## Extract to read
+++

2.1. Research questions

The authors try to answer the following research question:

 Are there design tools that can be viewed as decision support systems that are currently being used by design engineers in the Swedish automotive industry?

In order to answer this, the following four questions were being formulated:

 Do design engineers encounter underspecified problems on a regular basis?

 Are there design tools that combine analytical models with traditional data access?

 Are design engineers computer experts?

 Are there design tools that encourage different problem solving patterns?

2.2. Data collection

In order to answer the formulated questions, an interview study was performed alongside a literature study to complement the data collection as can be seen in figure 1.

2.2.1. Interviews

Semi-structured telephone interviews with four engineers in or with very recent (less than one year absence) experience from the Swedish automotive industry were performed. Respondents were convenience sampled.

+++

## Tasks for this exercise
(1) Answer these questions from the methods section.
(a) How many questions were formulated to help answer the main research question?
(b) What kind of study was performed alongside the interview study?
(c) How many engineers were interviewed, and by what means?
(2) Copy out the methods section word for word, everything from "The authors try" down to "a regular basis?".

## Items listed in a dataset
+++

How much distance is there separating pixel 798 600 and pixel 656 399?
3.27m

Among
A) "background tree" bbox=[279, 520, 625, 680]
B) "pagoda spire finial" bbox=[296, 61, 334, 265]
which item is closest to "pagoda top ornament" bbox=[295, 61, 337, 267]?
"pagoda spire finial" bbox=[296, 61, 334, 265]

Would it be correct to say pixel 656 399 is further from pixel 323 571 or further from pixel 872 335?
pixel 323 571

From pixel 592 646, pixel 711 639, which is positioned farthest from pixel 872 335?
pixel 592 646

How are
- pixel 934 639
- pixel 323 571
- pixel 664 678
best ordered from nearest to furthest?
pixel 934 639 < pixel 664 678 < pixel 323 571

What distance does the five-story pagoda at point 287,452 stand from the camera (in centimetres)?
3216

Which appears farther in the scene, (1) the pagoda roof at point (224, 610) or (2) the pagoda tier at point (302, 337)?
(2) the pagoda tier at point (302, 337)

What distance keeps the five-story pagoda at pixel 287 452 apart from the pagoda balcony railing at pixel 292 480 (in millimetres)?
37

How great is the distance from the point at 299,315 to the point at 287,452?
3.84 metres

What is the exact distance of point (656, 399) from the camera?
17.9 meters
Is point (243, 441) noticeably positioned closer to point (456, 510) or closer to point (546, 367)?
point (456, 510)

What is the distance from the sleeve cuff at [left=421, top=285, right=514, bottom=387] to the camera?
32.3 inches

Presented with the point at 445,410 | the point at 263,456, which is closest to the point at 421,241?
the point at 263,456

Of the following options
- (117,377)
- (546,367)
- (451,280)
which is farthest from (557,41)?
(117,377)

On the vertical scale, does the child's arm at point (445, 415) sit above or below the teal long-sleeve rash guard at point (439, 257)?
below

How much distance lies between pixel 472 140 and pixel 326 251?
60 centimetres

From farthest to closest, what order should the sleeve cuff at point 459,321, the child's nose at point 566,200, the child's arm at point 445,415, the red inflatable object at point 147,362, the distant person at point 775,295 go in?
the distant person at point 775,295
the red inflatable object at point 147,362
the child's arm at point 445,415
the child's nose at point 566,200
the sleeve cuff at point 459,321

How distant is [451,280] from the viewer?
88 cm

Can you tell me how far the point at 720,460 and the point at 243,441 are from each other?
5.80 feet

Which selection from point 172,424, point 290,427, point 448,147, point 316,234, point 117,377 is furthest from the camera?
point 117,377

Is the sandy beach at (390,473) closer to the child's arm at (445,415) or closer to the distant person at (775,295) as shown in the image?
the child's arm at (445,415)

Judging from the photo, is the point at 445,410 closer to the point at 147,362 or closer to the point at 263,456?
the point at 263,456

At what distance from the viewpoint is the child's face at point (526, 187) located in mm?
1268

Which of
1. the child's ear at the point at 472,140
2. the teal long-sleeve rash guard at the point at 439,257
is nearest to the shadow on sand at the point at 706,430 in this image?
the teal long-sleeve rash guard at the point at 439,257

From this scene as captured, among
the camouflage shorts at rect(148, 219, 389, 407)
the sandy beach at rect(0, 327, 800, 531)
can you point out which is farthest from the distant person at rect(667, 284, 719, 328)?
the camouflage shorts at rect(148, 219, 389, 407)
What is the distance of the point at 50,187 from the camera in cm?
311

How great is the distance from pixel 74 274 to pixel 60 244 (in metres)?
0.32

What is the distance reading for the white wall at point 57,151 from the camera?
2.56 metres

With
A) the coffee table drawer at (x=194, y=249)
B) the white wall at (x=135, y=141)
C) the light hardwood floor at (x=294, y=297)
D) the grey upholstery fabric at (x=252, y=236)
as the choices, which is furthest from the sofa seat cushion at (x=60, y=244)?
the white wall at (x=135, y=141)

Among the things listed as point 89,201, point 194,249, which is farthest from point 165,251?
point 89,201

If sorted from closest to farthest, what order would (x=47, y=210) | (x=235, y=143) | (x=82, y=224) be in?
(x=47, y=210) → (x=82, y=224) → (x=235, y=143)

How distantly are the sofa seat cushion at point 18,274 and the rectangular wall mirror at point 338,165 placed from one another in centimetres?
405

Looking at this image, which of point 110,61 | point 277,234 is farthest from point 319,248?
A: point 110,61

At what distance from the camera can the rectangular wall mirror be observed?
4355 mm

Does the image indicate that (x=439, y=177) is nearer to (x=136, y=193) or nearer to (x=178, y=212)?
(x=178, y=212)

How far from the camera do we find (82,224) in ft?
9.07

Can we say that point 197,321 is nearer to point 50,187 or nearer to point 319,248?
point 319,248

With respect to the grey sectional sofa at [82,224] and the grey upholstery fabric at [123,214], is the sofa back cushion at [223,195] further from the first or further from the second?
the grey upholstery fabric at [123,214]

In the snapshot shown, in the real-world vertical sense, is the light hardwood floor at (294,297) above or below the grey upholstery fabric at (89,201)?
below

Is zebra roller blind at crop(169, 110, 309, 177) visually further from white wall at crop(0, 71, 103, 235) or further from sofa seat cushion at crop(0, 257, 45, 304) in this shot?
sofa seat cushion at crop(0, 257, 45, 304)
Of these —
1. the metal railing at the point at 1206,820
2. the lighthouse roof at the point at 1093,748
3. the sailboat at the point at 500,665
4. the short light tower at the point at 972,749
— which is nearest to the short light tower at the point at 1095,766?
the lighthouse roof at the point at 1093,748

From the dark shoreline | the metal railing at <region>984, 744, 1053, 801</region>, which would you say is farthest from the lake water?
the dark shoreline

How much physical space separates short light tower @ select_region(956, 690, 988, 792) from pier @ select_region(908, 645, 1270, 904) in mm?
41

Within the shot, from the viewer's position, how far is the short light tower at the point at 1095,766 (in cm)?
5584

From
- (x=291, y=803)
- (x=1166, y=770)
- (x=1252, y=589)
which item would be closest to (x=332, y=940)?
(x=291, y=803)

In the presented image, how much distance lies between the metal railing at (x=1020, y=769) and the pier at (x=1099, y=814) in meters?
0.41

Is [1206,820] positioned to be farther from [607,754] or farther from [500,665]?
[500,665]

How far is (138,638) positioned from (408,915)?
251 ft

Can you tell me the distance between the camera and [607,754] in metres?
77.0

+++

## Results for the exercise
(1)
(a) Four.
(b) A literature study.
(c) Four engineers, in semi-structured telephone interviews.

(2)
The authors try to answer the following research question:

 Are there design tools that can be viewed as decision support systems that are currently being used by design engineers in the Swedish automotive industry?

In order to answer this, the following four questions were being formulated:

 Do design engineers encounter underspecified problems on a regular basis?